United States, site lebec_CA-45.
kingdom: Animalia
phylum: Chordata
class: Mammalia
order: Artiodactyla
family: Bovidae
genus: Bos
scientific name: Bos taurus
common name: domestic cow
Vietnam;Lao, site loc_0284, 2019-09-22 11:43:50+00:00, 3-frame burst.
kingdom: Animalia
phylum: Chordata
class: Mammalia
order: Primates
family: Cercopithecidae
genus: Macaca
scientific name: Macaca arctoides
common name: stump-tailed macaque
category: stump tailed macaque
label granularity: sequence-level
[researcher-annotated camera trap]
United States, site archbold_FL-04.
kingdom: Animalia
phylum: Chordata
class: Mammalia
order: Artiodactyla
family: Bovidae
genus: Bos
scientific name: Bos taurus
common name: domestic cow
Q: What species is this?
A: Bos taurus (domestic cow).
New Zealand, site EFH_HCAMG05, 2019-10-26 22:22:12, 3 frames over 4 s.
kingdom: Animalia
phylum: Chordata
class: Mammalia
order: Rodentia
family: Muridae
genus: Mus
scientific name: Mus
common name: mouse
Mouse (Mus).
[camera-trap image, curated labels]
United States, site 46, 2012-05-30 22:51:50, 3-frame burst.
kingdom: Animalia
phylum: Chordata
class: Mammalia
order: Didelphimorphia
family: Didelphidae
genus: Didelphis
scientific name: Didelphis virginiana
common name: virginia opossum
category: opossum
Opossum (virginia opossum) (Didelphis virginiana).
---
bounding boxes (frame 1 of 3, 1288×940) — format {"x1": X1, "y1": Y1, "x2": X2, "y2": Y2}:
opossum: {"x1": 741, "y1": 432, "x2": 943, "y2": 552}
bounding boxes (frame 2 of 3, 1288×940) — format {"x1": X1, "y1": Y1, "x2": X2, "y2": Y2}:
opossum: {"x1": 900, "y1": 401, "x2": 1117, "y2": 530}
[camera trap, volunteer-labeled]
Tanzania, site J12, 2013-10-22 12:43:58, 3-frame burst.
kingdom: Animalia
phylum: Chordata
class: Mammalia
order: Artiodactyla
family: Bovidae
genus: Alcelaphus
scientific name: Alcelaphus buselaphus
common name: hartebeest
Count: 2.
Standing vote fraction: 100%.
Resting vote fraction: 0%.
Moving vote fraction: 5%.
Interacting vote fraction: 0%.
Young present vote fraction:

--------------------

_PROBLEM_
Beginning with the line above that contains "Vietnam;Lao, site loc_0284, 2019-09-22", copy each line exactly up to and including the line that contains "[researcher-annotated camera trap]", and go no further.

_TASK OUTPUT_
Vietnam;Lao, site loc_0284, 2019-09-22 11:43:50+00:00, 3-frame burst.
kingdom: Animalia
phylum: Chordata
class: Mammalia
order: Primates
family: Cercopithecidae
genus: Macaca
scientific name: Macaca arctoides
common name: stump-tailed macaque
category: stump tailed macaque
label granularity: sequence-level
[researcher-annotated camera trap]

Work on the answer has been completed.